* begin Data excerpts *
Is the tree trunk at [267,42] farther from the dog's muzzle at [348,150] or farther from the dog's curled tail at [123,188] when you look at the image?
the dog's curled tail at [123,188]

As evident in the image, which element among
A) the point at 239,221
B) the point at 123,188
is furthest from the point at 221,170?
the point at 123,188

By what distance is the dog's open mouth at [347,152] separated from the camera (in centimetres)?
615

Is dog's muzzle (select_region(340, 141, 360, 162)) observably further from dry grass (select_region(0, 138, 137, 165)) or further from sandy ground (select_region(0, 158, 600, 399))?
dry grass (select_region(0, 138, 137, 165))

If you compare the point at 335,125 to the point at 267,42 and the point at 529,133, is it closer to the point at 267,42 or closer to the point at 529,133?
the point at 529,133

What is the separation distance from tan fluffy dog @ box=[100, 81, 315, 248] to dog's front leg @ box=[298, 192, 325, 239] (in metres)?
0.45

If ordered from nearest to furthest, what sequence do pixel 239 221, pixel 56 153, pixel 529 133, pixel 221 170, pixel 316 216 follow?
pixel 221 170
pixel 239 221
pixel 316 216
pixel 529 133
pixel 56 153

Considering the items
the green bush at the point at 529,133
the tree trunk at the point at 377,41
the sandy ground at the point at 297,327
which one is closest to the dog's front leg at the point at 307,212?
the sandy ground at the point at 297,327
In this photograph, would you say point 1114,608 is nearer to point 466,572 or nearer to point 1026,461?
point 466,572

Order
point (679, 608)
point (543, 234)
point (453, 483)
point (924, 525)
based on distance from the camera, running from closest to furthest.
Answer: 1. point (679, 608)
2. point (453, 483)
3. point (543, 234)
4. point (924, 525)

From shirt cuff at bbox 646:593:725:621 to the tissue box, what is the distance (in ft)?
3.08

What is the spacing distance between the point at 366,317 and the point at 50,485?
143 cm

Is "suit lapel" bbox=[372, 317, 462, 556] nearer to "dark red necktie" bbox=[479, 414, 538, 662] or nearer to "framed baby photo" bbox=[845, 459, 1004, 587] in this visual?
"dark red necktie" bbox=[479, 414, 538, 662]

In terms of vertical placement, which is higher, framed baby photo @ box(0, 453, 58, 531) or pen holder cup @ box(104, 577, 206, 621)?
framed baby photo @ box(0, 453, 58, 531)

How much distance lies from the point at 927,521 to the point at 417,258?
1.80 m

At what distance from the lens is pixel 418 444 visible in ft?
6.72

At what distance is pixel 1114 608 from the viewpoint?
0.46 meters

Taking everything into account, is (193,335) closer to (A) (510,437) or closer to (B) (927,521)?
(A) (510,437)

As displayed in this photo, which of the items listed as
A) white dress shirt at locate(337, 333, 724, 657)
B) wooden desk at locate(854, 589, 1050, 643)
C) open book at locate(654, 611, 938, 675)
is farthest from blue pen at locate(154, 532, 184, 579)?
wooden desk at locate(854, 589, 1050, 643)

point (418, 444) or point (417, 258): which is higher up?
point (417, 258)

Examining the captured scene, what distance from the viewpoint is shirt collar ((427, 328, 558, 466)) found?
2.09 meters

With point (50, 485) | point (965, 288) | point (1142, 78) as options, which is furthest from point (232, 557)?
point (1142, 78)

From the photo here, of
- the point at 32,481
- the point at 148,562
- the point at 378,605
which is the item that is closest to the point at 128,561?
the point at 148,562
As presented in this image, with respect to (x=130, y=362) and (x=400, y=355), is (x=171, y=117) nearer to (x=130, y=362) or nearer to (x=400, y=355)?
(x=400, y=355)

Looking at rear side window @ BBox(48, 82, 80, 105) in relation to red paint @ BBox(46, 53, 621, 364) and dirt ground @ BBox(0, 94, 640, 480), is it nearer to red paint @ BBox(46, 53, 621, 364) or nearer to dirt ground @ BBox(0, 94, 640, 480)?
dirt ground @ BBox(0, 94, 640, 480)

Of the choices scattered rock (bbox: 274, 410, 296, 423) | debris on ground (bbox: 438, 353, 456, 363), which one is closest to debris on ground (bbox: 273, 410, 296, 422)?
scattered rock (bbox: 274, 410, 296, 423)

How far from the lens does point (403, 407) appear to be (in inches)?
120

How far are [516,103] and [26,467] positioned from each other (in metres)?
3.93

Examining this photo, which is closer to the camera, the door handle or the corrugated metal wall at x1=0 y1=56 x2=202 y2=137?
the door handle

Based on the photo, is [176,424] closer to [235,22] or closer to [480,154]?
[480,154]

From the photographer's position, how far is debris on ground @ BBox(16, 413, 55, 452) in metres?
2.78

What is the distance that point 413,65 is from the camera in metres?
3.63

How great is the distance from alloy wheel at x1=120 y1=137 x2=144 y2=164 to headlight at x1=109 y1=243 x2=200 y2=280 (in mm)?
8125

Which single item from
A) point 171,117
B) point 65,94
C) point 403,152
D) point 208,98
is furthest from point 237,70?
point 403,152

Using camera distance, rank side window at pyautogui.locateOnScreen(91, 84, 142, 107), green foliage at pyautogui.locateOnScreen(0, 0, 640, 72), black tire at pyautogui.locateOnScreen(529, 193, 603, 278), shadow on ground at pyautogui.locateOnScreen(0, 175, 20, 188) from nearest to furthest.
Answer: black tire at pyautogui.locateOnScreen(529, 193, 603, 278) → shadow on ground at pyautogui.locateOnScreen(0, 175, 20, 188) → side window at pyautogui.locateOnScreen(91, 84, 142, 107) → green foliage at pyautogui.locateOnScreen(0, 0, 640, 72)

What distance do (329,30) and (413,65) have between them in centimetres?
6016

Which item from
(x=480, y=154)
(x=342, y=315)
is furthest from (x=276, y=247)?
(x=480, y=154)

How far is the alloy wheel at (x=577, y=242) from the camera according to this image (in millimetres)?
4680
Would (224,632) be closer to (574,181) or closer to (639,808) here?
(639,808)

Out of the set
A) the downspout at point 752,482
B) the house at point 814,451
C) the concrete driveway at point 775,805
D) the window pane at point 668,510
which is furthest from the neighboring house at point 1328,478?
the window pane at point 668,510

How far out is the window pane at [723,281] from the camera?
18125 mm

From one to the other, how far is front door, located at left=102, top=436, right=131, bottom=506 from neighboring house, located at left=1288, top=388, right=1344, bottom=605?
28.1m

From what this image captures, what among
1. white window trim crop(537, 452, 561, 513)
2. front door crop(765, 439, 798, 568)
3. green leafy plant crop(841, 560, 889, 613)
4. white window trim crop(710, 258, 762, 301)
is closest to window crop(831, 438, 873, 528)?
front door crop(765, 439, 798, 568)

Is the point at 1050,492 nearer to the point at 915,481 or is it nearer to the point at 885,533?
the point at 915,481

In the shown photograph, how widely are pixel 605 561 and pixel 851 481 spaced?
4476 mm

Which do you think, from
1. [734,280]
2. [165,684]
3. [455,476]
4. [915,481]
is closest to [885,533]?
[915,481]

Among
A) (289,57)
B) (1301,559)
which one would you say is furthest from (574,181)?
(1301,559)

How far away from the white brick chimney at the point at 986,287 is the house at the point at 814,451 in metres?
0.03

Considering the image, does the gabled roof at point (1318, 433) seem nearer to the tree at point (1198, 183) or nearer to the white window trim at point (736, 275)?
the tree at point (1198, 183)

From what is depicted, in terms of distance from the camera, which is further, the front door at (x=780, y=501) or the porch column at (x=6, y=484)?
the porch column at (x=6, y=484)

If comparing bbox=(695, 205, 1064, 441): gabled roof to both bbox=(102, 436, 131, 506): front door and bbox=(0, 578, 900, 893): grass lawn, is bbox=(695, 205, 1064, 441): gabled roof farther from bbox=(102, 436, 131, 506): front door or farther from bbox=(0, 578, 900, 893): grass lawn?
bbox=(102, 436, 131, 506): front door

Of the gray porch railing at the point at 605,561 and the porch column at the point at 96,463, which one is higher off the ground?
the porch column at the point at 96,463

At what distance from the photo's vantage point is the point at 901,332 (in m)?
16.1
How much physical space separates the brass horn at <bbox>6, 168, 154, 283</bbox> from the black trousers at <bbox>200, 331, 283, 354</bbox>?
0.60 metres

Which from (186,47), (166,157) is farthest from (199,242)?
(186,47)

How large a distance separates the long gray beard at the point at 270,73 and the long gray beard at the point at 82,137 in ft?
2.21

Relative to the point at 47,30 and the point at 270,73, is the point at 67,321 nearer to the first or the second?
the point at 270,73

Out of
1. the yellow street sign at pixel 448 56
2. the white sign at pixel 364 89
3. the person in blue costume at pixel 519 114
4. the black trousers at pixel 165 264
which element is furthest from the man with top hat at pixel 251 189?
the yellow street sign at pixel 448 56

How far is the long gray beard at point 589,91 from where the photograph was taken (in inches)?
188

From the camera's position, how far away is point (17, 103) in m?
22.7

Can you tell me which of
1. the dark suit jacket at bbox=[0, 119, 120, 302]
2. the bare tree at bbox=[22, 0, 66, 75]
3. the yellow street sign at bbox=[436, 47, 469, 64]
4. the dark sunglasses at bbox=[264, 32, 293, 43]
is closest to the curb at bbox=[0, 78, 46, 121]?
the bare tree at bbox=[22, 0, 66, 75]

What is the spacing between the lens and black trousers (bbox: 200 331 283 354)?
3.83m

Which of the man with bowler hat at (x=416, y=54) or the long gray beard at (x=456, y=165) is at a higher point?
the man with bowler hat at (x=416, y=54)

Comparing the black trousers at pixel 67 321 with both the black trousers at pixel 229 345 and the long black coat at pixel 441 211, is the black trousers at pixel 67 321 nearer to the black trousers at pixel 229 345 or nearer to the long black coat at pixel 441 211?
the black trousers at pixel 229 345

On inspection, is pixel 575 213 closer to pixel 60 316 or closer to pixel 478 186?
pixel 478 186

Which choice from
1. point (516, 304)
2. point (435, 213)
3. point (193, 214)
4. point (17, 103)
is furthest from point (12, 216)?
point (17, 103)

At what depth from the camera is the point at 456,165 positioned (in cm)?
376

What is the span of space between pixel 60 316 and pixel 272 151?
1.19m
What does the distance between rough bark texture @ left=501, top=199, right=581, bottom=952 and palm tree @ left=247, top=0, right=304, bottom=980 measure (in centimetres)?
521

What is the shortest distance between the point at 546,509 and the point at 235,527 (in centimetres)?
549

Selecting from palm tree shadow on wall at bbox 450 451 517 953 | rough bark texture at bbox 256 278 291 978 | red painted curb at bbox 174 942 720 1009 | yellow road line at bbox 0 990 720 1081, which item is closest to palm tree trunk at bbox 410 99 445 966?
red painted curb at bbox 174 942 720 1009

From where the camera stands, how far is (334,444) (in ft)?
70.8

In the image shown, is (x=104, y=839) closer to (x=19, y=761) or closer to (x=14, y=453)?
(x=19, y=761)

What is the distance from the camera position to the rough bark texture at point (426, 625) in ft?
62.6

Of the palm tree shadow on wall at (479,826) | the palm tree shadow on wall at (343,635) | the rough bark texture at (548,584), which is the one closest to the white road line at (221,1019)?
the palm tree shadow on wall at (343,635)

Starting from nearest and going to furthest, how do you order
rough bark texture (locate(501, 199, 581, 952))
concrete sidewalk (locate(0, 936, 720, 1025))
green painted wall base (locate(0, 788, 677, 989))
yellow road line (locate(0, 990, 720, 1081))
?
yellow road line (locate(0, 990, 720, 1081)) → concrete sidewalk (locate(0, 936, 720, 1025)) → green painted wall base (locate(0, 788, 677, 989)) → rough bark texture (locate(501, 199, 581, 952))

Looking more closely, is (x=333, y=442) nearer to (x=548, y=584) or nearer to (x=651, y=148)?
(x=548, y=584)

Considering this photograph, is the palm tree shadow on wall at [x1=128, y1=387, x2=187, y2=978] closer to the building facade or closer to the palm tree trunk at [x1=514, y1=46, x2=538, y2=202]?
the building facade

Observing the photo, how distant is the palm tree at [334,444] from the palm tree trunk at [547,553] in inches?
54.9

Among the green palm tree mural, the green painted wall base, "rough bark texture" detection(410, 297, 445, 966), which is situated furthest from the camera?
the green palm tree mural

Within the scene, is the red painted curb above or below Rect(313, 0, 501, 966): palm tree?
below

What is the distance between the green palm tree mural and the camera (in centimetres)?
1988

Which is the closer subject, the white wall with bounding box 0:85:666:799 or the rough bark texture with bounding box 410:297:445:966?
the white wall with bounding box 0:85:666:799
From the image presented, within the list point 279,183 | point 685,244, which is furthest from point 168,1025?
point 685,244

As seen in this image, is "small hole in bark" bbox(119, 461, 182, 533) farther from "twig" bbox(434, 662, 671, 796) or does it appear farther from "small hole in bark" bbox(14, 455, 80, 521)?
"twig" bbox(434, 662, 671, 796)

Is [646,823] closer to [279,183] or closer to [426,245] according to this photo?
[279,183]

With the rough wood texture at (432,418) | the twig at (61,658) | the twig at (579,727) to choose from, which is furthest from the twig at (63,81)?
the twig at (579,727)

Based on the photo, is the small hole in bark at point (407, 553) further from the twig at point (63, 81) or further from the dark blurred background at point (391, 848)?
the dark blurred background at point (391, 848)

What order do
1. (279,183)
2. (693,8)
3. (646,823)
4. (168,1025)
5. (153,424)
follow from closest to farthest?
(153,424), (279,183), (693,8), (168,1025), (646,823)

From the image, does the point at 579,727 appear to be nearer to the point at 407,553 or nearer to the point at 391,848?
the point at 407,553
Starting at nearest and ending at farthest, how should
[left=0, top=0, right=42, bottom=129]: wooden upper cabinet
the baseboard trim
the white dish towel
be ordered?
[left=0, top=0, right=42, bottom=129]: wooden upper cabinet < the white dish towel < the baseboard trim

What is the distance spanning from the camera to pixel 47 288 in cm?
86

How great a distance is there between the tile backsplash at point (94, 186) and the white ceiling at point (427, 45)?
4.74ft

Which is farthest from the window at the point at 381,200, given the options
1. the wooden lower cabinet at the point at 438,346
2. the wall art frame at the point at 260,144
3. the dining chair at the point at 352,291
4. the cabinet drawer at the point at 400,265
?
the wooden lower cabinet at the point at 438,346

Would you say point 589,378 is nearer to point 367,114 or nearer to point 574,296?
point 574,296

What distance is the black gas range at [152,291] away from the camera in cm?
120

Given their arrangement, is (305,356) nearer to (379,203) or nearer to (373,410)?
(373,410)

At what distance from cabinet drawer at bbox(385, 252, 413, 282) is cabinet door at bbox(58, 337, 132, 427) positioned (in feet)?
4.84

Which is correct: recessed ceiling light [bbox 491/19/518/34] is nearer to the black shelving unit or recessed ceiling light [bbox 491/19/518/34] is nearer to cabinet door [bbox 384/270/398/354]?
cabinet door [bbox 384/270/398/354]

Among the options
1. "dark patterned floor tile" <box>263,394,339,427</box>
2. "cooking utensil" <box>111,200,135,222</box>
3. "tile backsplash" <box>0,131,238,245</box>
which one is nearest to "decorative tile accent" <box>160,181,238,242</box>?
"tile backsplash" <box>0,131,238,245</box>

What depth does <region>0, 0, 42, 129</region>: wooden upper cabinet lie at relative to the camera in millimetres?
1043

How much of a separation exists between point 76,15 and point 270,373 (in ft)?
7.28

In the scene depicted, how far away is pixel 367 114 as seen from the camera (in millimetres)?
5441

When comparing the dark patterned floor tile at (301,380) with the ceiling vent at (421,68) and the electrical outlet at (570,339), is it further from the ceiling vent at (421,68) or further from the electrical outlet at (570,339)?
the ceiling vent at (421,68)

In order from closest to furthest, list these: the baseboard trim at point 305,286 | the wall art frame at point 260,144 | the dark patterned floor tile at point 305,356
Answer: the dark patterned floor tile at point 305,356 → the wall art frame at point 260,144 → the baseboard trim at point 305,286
* end Data excerpts *
**What needs to be done**
Repeat exactly, and only, the lines of the records above, starting with the line that contains "How much of" and ending with the final line, both included.

**Final result**
How much of a separation exists between point 76,15 and point 270,373 (in ft)?
7.28

In the scene depicted, how far away is pixel 367 114 as seen from the camera (in millimetres)?
5441

When comparing the dark patterned floor tile at (301,380) with the ceiling vent at (421,68) and the electrical outlet at (570,339), is it further from the ceiling vent at (421,68) or further from the electrical outlet at (570,339)?
the ceiling vent at (421,68)

In order from closest to furthest, list these: the baseboard trim at point 305,286 | the wall art frame at point 260,144 | the dark patterned floor tile at point 305,356
Answer: the dark patterned floor tile at point 305,356 → the wall art frame at point 260,144 → the baseboard trim at point 305,286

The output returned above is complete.